I have noticed as of late that there is an increase in discussion amongst atheists about the subject of presuppositions. I think this is just great. After all, one of the most difficult tasks in debate (formal or otherwise) with unbelievers is getting them to understand the role that presuppositions play in their thinking. We’ve talked about this here at Choosing Hats in great detail, both in posts and in our Bible Study on Bahnsen’s “Always Ready”. This is the good news.
The bad news is that I do not believe that these same atheists understand how completely foundational these very presuppositions are to their reasoning process. Despite their concurrence that such things exist, and their commentary about the role they play, the atheists that I have read or listened to fall prey to the same thing many Christians do – assuming the very presuppositions they are defending, without the realization they are doing so.
Presuppositions exist at many levels, but it is the foundational ones (those which are most basic) that I am interested in highlighting here. It is just the nature of these particular presuppositions that makes them impossible to step outside of while evaluating them. For the Christian, the most basic of all presuppositions is the existence of God. That means that logically speaking it is not possible for a Christian to evaluate anything at all without ultimately presupposing God, including the belief that God exists. This is, after all, the very source of the complaint of circularity against those presuppositionalists who employ TAG.
The unbeliever has their basic presuppositions, too. One of the most basic is the belief that they are able to reason without a foundational appeal to the God of the Bible. It isn’t that they necessarily deny God’s existence directly as part of their reasoning process, but rather it is the fact that they presume to even question whether God exists at all. Doing so implies that they believe it is possible to know at least one thing (whether or not God exists) without ultimately relying upon God to answer that question.

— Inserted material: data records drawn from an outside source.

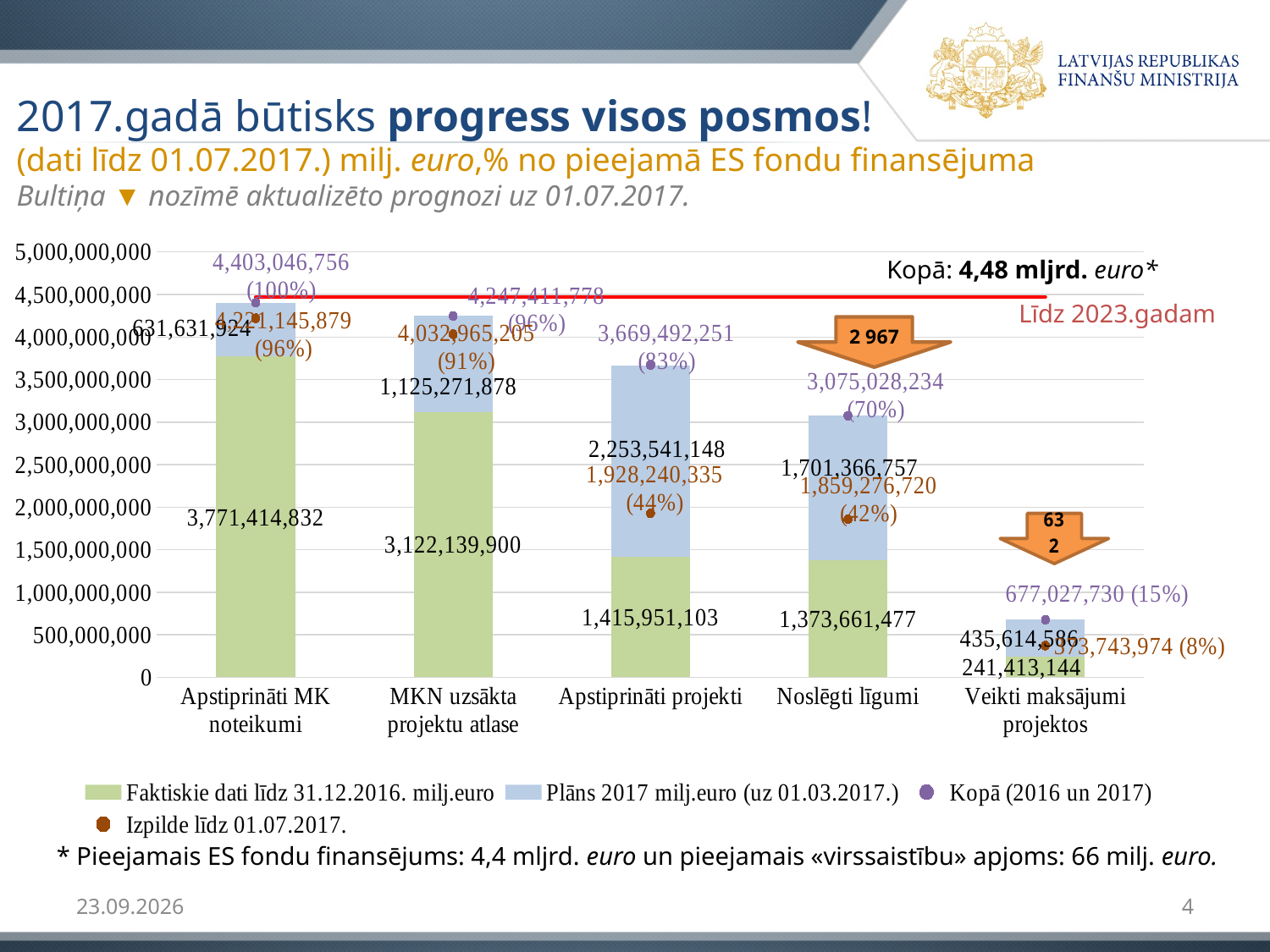
What is the 'Kopā (2016 un 2017)' value for 'Noslēgti līgumi'? 3,075,028,234 Which category has the lowest 'Kopā (2016 un 2017)' value? Veikti maksājumi projektos What percentage is shown for 'Izpilde līdz 01.07.2017.' for 'Veikti maksājumi projektos'? 8% What is the value of 'Faktiskie dati līdz 31.12.2016.' for 'Apstiprināti projekti'? 1,415,951,103 What kind of chart is shown on the slide? Stacked bar chart What is the difference between the 'Kopā (2016 un 2017)' values for 'Apstiprināti projekti' and 'Noslēgti līgumi'? 594,464,017 Which category has the highest 'Faktiskie dati līdz 31.12.2016.' value? Apstiprināti MK noteikumi How many categories are shown on the x axis? 5 Which has the larger 'Plāns 2017' value: 'Apstiprināti projekti' or 'Noslēgti līgumi'? Apstiprināti projekti Do the 'Kopā (2016 un 2017)' values rise or fall from left to right along the x axis? Fall What is the 'Plāns 2017' value for 'MKN uzsākta projektu atlase'? 1,125,271,878 How many series does the legend list? 4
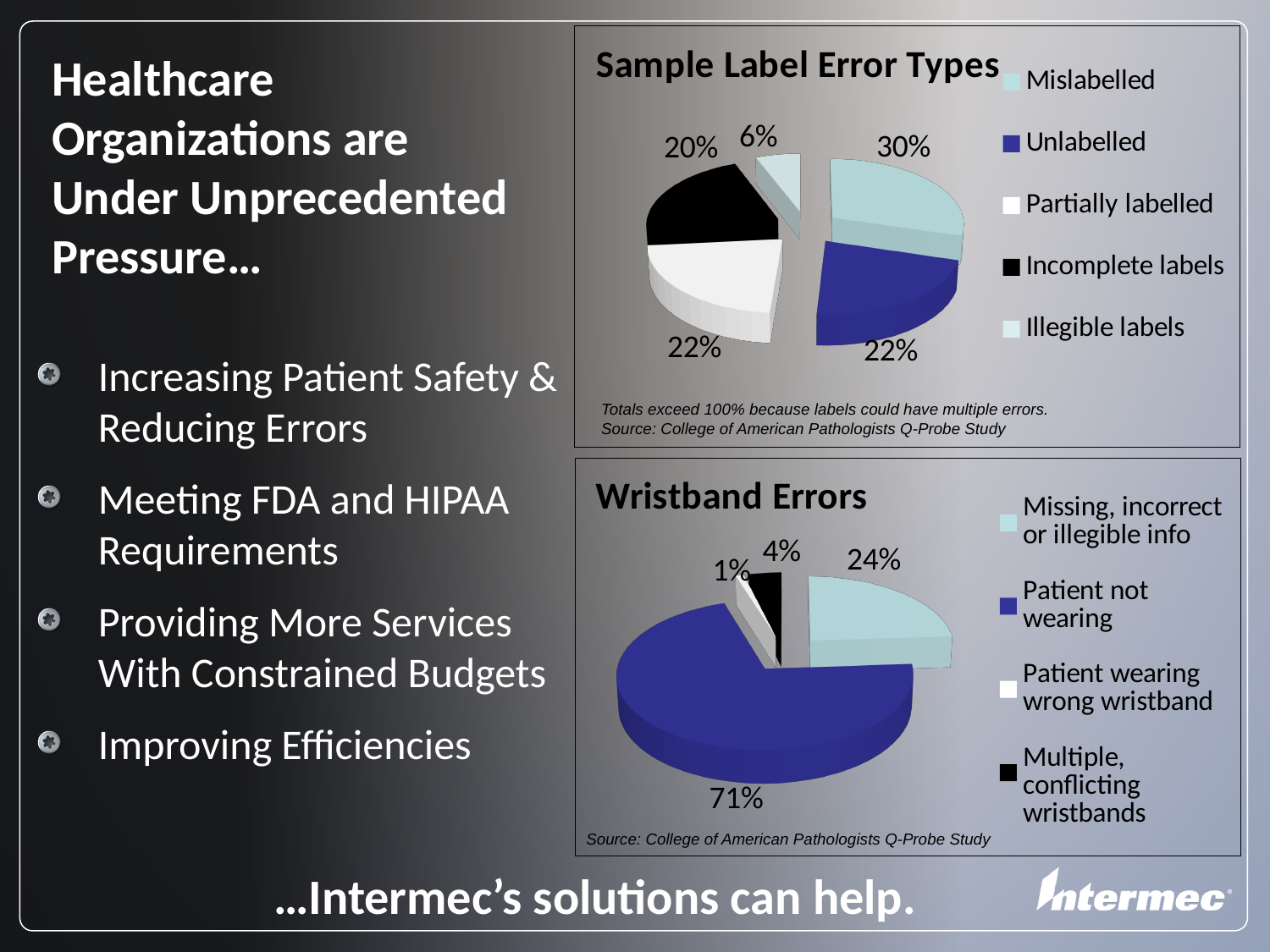
In the Wristband Errors chart, which is larger: Missing, incorrect or illegible info or Multiple, conflicting wristbands? Missing, incorrect or illegible info In the Sample Label Error Types chart, what percentage is shown for Mislabelled? 30% In the Sample Label Error Types chart, what percentage is shown for Incomplete labels? 20% In the Sample Label Error Types chart, which error type has the largest share? Mislabelled In the Wristband Errors chart, what percentage is shown for Multiple, conflicting wristbands? 4% In the Wristband Errors chart, what percentage is shown for Patient not wearing? 71% How many categories does the legend of the Sample Label Error Types chart list? 5 What source is cited below the Wristband Errors chart? College of American Pathologists Q-Probe Study In the Sample Label Error Types chart, what is the difference between the Mislabelled share and the Illegible labels share? 24% In the Wristband Errors chart, which category has the smallest share? Patient wearing wrong wristband In the Sample Label Error Types chart, which error type has the smallest share? Illegible labels What kind of chart is the Wristband Errors chart? Pie chart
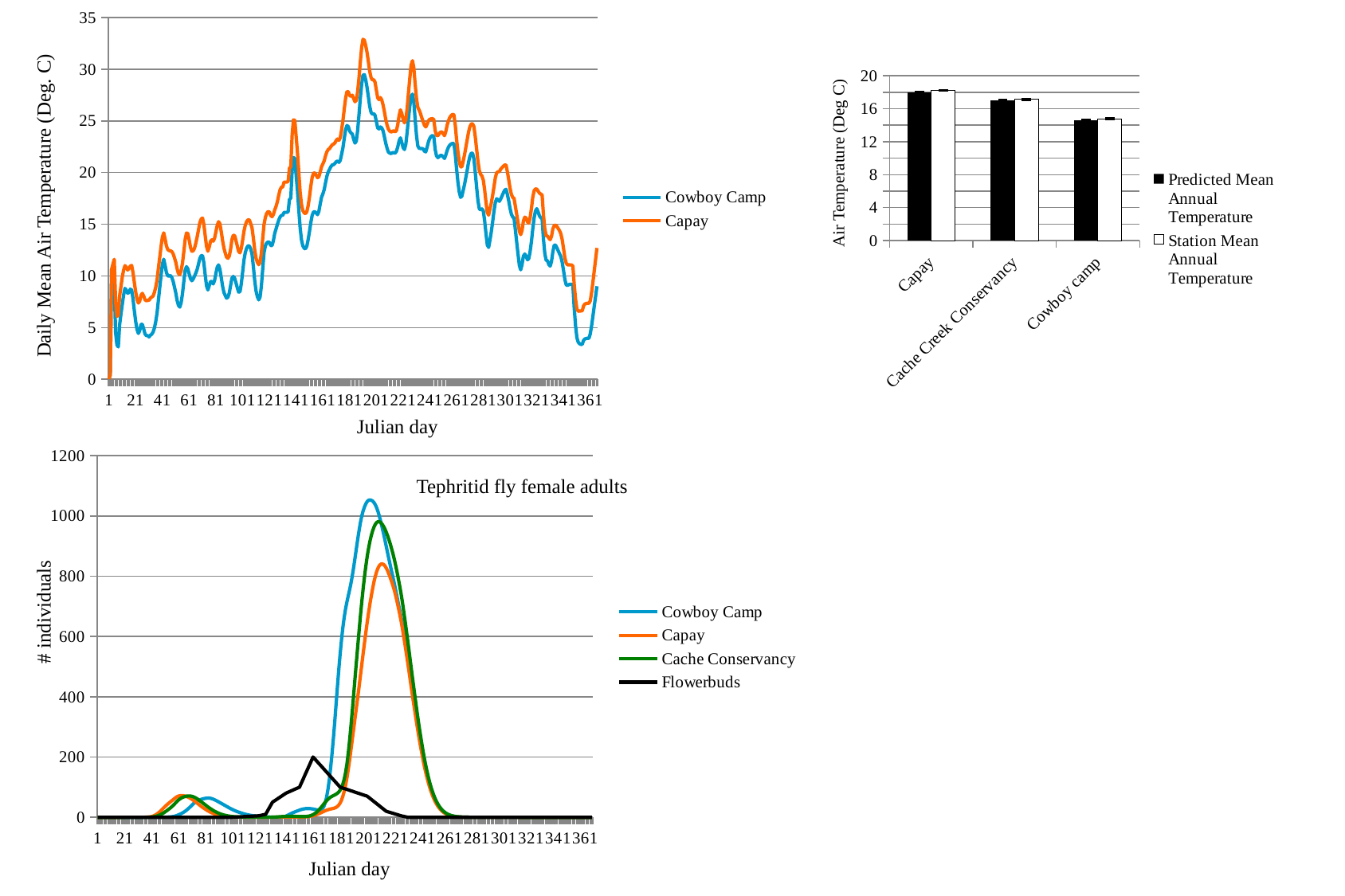
In the top-right bar chart, which category has the highest Predicted Mean Annual Temperature? Capay In the bottom-left chart 'Tephritid fly female adults', which series reaches the highest peak number of individuals? Cowboy Camp In the top-right bar chart, is the Predicted Mean Annual Temperature for Cowboy camp greater or less than 16? less In the top-left line chart of Daily Mean Air Temperature, how many series does the legend list? 2 In the top-right bar chart, is the Station Mean Annual Temperature for Capay greater or less than 16? greater In the top-left line chart of Daily Mean Air Temperature, is the highest value reached by Capay greater or less than 30? greater In the top-right bar chart, how many categories are shown on the x axis? 3 In the top-right bar chart, how many series does the legend list? 2 In the top-right bar chart, which category has the lowest Station Mean Annual Temperature? Cowboy camp In the bottom-left chart 'Tephritid fly female adults', how many series does the legend list? 4 What kind of chart is the top-right chart titled with the y-axis 'Air Temperature (Deg C)'? bar chart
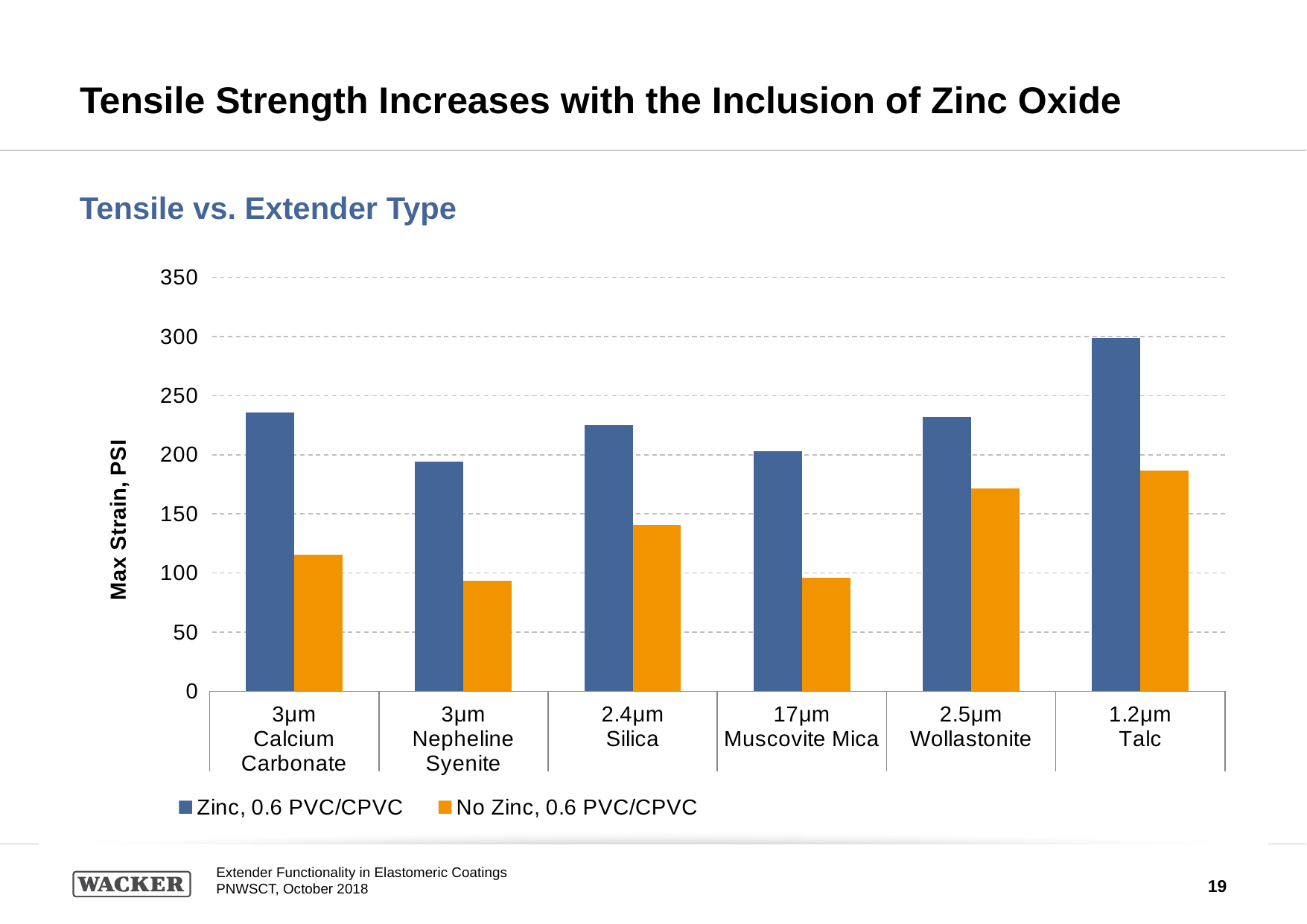
What kind of chart is shown on the slide? bar chart Which extender type has the highest value for the No Zinc, 0.6 PVC/CPVC series? 1.2µm Talc How many series does the legend list? 2 Is the No Zinc, 0.6 PVC/CPVC value for 2.5µm Wollastonite greater or less than 150? greater What is the label of the y axis? Max Strain, PSI For 17µm Muscovite Mica, which series has the larger value: Zinc, 0.6 PVC/CPVC or No Zinc, 0.6 PVC/CPVC? Zinc, 0.6 PVC/CPVC For the No Zinc, 0.6 PVC/CPVC series, which is larger: 2.5µm Wollastonite or 2.4µm Silica? 2.5µm Wollastonite Which extender type has the highest value for the Zinc, 0.6 PVC/CPVC series? 1.2µm Talc How many extender types are shown on the x axis? 6 Is the Zinc, 0.6 PVC/CPVC value for 3µm Calcium Carbonate greater or less than 200? greater Is the No Zinc, 0.6 PVC/CPVC value for 3µm Nepheline Syenite greater or less than 150? less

Van Til uses the analogy of a telescope, where the telescope is God and the star is any fact that a person wishes to investigate. The epistemologically self-conscious Christian will always look through the telescope anytime they wish to investigate a “fact”. The unbeliever on the other hand attempts to look directly at the star without the aid of the telescope, thinking they will be able to have an accurate view of the fact. The real problem is uncovered when the “star” in question is the existence of God.
The unbeliever assumes that there is no telescope that is required in order to determine whether there exists a telescope which is required to “see” any “fact”. They attempt to look directly at the “fact” of the star in order to see whether or not there is a telescope which is required in order to see any facts at all. The problem is self-evident. If the Bible is true and such a God as this exists, the unbeliever is never going to conclude that such a God exists simply by looking directly at the “stars” (i.e. using un-aided human reason).
This is, to me, the clearest example of a foundational presupposition that no matter how hard they try, the atheist cannot *logically* “put aside” in order to question whether or not God exists.